TASK REQUIREMENTS:
Print, word for word, the stretch of the review of the book on prayer starting at "Graeme Goldsworthy, Prayer" and ending at "the Christian life.".

Review of Goldsworthy, Prayer and the Knowledge of God

Graeme Goldsworthy, Prayer and the Knowledge of God, Leicester: InterVarsity, 2003.

An edited version of this review appeared in The Southwestern Journal of Theology 47.1 (2004) 111.

Graeme Goldsworthy is a biblical theologian for the church. Now retired from his post at Moore Theological College (Sydney, Australia), he has blessed the body of Christ with a short book on prayer that can be understood by anyone who can read. Here is a lifetime of learning distilled into simple but rich teaching on this vital aspect of the Christian life.

The book opens with an observation that we all need to hear: “Unfortunately, being told that Jesus got up a great while before sunrise in order to pray, or that Martin Luther, John Wesley and C. H. Spurgeon all regarded two hours a day spent in prayer as normal, does not seem to help most of us. On the contrary, it often tends to make us want to give up altogether” (11). Goldsworthy goes on to explain, “The simplest way of stating the danger of the exemplary approach is that it focuses on people and their deeds, and not on what God says and does” (12). The first chapter is then closed with this piercing question, “When you think about your practice of prayer and, perhaps, some of the problems you experience, do you mainly consider: what you are like as a praying Christian, or what God is like as our heavenly Father who saves us?” (19).

DATASET EXTRACT:
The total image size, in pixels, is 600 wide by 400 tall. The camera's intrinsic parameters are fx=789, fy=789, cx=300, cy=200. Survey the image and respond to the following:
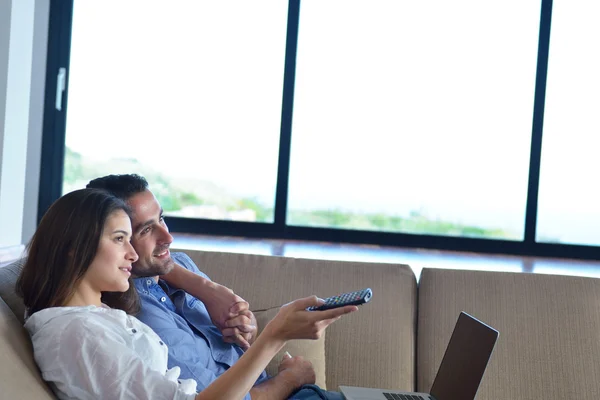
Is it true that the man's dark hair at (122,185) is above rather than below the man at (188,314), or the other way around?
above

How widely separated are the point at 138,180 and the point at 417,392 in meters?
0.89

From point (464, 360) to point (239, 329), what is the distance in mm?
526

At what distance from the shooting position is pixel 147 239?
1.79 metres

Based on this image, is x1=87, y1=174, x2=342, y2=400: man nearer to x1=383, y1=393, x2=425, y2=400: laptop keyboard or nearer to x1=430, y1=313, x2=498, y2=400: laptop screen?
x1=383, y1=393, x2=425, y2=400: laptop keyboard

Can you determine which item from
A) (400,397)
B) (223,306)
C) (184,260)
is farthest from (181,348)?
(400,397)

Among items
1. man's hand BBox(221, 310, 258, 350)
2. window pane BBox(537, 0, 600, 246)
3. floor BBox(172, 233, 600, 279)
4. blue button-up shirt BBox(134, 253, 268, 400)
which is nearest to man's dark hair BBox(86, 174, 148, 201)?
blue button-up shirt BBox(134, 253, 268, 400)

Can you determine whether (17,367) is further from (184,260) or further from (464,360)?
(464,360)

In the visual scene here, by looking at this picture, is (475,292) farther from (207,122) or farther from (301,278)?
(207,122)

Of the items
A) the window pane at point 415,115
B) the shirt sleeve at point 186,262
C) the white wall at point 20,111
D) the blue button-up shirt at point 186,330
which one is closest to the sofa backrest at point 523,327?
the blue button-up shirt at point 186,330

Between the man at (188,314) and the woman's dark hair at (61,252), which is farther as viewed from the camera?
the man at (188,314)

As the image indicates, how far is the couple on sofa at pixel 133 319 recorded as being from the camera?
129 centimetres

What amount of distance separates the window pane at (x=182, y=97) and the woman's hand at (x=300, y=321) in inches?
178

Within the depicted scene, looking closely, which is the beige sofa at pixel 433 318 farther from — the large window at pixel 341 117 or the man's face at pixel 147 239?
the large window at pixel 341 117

...

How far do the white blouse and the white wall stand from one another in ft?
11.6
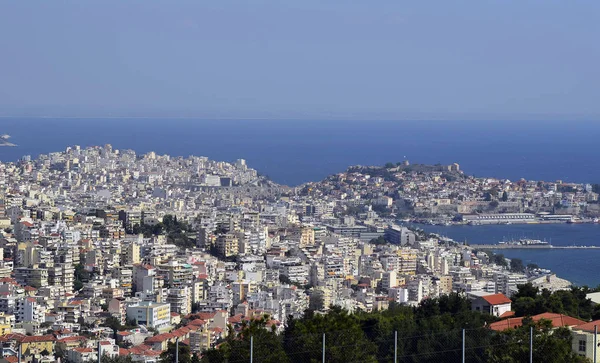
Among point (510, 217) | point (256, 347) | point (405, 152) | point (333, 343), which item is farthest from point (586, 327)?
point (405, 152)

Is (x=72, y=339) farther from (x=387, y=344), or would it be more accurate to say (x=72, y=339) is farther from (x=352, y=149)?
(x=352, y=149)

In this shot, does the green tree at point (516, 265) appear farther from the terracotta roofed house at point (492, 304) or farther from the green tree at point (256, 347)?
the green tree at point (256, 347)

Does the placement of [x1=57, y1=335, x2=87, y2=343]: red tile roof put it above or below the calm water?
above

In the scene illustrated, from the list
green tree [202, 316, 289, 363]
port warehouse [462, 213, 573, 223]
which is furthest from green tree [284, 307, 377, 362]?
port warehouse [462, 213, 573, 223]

FULL ANSWER:
Graeme Goldsworthy, Prayer and the Knowledge of God, Leicester: InterVarsity, 2003.

An edited version of this review appeared in The Southwestern Journal of Theology 47.1 (2004) 111.

Graeme Goldsworthy is a biblical theologian for the church. Now retired from his post at Moore Theological College (Sydney, Australia), he has blessed the body of Christ with a short book on prayer that can be understood by anyone who can read. Here is a lifetime of learning distilled into simple but rich teaching on this vital aspect of the Christian life.